Umawatee et son époux et meurtrier, Sudhir Somrah.

Durant 16 ans, elle a subi les coups d’un époux violent. Mais alors qu’elle pensait s’être libérée de son enfer et espérait donner un second départ à sa vie, Umawatee Somrah, aussi connue comme Anju, a été poignardée mortellement par son époux, contre lequel elle détenait un Protection Order et dont elle vivait séparée depuis peu. Partagée entre la tristesse et la rancœur, sa famille se confie…

Elle reprenait goût peu à peu à la vie. Tout juste libérée du calvaire qu’avait été sa vie de couple durant toutes ces années. Mariée à Sudhir Somrah pendant 16 ans, Umawatee Somrah, affectueusement surnommée Anju par son entourage, commençait à voir la lumière au bout du tunnel depuis que le tribunal lui avait accordé un Protection Order, il y a presque deux mois, contre son mari violent. Dans le même souffle, elle est partie du domicile conjugal avec ses quatre enfants pour aller louer une maison non loin de ses parents, à St-Rémy, Flacq. Mais son époux, plus enragé que jamais par sa tentative de se construire une vie loin de lui, a décidé d’y mettre fin.

Jeu de données »
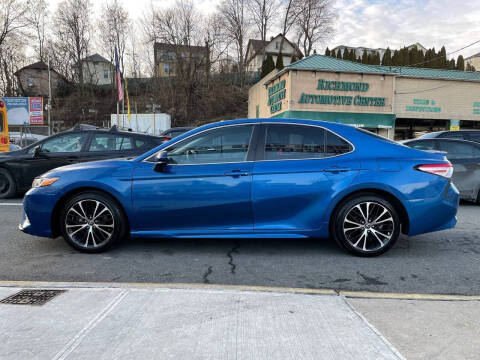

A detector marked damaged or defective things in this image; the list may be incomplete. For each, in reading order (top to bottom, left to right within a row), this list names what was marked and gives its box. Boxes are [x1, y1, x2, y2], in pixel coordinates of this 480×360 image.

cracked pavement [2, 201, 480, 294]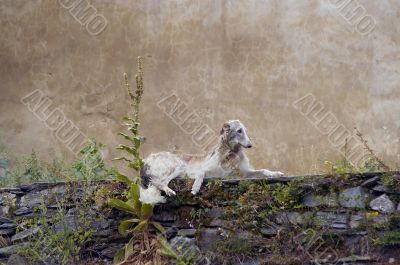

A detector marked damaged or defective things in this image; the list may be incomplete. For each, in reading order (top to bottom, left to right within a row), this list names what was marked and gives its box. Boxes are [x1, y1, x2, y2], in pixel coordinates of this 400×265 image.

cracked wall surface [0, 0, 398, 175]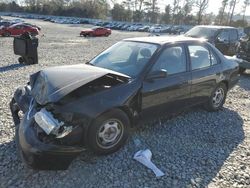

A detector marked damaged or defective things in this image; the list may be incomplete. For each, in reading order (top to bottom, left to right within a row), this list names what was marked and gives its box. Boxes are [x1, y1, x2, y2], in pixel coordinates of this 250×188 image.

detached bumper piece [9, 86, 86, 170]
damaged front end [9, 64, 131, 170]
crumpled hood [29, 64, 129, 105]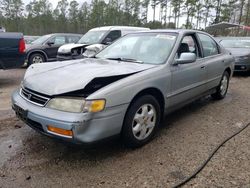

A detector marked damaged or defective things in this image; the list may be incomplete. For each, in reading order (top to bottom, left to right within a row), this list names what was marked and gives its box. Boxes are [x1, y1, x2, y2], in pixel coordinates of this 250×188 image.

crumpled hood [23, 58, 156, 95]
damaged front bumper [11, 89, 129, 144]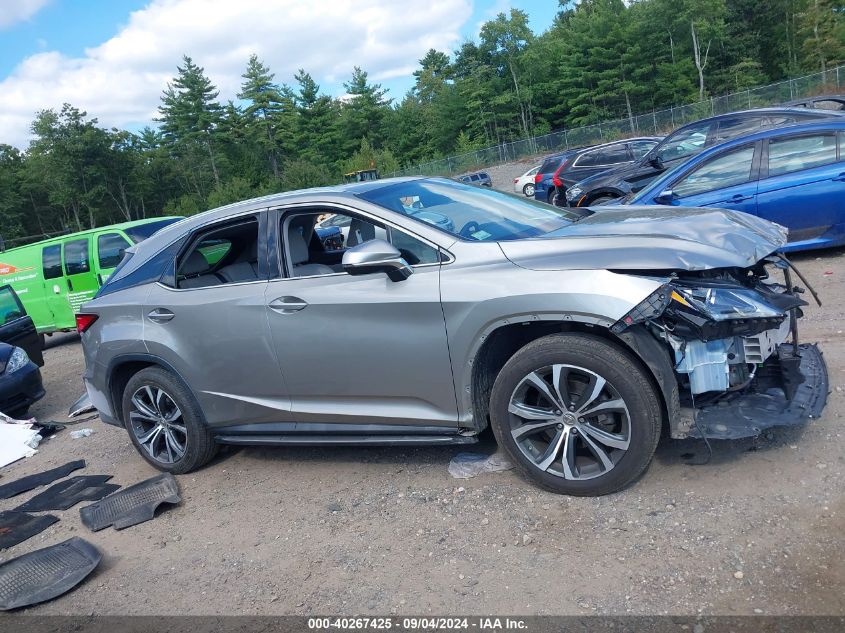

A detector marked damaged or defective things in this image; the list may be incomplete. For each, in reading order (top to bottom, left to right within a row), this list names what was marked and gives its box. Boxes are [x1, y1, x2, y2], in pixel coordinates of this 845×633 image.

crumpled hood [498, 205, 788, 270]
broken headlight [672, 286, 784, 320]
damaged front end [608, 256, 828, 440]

---

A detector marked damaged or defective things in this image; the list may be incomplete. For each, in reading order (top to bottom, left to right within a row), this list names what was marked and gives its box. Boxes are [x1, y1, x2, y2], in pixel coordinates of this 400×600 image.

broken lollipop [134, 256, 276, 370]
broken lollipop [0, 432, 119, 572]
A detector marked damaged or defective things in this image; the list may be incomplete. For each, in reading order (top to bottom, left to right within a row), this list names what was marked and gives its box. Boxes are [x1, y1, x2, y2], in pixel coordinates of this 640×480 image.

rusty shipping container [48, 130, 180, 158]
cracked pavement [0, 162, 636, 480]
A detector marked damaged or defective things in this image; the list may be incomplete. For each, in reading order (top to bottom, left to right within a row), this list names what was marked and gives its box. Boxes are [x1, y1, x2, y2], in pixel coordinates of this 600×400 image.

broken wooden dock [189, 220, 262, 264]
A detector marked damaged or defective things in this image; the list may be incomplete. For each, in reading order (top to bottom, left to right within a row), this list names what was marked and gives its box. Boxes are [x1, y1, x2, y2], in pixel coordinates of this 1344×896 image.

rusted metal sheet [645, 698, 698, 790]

--

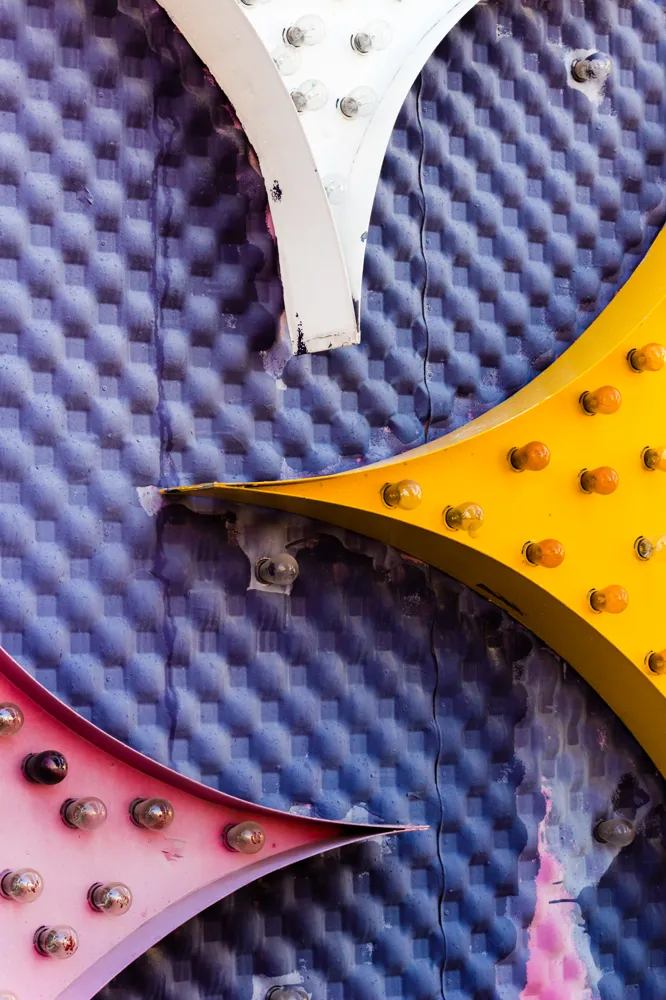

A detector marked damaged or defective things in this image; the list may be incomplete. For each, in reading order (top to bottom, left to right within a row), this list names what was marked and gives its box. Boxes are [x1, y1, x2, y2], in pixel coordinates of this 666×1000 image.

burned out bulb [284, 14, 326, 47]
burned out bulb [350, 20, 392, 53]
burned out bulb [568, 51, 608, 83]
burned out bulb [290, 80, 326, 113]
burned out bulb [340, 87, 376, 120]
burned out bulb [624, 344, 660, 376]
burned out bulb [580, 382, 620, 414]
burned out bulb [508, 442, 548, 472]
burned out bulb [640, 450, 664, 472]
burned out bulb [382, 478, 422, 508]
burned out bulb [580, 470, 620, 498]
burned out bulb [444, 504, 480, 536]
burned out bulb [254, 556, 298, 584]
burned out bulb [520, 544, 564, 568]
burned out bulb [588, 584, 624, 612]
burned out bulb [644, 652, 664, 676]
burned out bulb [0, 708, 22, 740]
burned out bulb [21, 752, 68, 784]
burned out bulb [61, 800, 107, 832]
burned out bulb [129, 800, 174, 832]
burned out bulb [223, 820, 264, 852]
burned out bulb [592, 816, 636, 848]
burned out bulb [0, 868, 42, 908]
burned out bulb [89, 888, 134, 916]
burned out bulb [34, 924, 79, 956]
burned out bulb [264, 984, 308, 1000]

Objectif »
Répondez brièvement aux points suivants en vous appuyant sur le document source.
1. Pendant combien d'années Umawatee Somrah a-t-elle été mariée à Sudhir Somrah ?
2. Sous quel surnom son entourage la connaissait-il ?
3. Dans quelle localité est-elle allée louer une maison avec ses enfants ?

Résultat »
1. Pendant 16 ans.
2. Anju.
3. À St-Rémy, Flacq.